§ **DATASET EXCERPTS**:
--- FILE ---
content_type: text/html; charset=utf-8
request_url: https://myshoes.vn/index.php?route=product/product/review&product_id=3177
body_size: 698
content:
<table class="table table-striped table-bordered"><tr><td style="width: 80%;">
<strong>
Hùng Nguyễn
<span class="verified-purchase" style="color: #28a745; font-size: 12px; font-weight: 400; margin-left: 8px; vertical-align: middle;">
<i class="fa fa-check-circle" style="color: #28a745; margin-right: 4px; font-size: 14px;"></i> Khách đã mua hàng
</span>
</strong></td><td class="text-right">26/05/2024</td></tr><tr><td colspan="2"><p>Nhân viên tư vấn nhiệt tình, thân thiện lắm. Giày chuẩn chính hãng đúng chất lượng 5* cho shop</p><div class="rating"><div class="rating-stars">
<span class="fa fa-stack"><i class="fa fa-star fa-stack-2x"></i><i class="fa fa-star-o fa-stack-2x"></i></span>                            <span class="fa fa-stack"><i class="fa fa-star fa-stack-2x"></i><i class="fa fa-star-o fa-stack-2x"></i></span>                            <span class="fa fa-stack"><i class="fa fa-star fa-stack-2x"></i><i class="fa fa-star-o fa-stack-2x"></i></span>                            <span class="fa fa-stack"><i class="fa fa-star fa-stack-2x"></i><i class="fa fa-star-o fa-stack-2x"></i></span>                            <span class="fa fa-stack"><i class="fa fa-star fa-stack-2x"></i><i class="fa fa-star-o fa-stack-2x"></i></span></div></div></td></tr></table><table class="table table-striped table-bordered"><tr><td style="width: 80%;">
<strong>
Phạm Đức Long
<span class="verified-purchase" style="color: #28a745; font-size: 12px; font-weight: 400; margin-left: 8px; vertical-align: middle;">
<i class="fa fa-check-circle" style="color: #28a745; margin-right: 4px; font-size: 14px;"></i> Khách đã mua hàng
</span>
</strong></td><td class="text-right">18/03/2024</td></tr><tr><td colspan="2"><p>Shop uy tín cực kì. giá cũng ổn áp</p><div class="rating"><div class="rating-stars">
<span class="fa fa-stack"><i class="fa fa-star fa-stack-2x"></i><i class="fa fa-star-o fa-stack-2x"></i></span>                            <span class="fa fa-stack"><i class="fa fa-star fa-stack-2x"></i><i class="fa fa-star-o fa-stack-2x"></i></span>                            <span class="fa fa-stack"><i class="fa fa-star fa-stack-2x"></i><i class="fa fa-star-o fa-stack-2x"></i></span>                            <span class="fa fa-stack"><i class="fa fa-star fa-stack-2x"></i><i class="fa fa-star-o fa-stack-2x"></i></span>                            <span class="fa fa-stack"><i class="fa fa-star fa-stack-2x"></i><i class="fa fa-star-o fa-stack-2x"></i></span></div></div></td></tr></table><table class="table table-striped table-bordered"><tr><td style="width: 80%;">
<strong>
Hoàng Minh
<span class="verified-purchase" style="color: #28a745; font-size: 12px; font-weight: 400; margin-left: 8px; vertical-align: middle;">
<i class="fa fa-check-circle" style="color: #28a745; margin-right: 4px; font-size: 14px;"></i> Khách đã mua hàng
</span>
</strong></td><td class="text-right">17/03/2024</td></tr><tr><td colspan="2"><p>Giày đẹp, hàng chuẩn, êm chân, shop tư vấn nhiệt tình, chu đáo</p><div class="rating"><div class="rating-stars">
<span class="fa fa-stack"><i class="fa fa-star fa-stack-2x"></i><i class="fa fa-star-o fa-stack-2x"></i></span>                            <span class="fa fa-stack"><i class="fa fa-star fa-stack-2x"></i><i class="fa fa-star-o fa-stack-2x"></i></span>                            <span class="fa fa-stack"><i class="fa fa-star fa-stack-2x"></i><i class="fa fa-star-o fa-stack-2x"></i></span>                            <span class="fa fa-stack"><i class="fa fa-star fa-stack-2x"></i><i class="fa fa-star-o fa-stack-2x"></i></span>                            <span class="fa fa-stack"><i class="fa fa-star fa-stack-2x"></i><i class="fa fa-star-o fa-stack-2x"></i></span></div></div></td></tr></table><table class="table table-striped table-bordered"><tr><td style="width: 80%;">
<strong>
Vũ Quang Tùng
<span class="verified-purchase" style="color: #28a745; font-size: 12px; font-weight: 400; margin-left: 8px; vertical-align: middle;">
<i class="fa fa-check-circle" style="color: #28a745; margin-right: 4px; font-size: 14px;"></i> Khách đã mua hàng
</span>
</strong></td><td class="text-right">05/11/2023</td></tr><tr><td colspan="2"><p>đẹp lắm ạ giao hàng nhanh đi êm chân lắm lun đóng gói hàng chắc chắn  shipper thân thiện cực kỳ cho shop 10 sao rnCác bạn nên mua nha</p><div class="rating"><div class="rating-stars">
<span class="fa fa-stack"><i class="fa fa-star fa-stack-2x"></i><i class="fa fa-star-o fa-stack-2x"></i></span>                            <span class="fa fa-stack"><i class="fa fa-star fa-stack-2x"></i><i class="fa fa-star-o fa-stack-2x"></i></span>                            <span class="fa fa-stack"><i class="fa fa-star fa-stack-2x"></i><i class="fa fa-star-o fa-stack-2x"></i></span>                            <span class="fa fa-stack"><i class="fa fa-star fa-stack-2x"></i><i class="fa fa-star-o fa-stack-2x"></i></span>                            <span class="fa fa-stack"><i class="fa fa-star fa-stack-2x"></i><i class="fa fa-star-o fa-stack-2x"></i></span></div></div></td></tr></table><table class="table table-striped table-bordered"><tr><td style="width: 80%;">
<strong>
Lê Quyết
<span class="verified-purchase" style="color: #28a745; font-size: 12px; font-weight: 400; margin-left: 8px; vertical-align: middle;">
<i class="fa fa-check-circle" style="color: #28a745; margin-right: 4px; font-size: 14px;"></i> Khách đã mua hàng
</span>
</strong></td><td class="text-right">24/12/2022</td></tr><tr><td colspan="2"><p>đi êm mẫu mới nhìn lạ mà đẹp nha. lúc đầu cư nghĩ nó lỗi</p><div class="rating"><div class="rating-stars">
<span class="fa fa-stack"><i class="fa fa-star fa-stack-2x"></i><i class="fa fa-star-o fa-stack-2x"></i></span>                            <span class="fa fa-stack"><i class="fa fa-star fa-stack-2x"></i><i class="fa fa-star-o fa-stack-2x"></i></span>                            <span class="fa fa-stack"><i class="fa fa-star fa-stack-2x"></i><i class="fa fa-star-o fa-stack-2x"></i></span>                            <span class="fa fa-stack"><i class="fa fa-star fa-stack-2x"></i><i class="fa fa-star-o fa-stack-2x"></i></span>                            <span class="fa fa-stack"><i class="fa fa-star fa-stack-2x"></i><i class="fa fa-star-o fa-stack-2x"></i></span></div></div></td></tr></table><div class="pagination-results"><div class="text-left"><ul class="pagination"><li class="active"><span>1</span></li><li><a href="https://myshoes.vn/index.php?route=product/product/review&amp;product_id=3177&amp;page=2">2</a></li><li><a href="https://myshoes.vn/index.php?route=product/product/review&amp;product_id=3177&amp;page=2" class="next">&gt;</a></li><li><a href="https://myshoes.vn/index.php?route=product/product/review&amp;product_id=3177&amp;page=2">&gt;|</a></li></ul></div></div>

§ **WORK ITEM**: Report, using only a number, how many lines above hold the word "Giày".

§ **TASK RESULT**: 2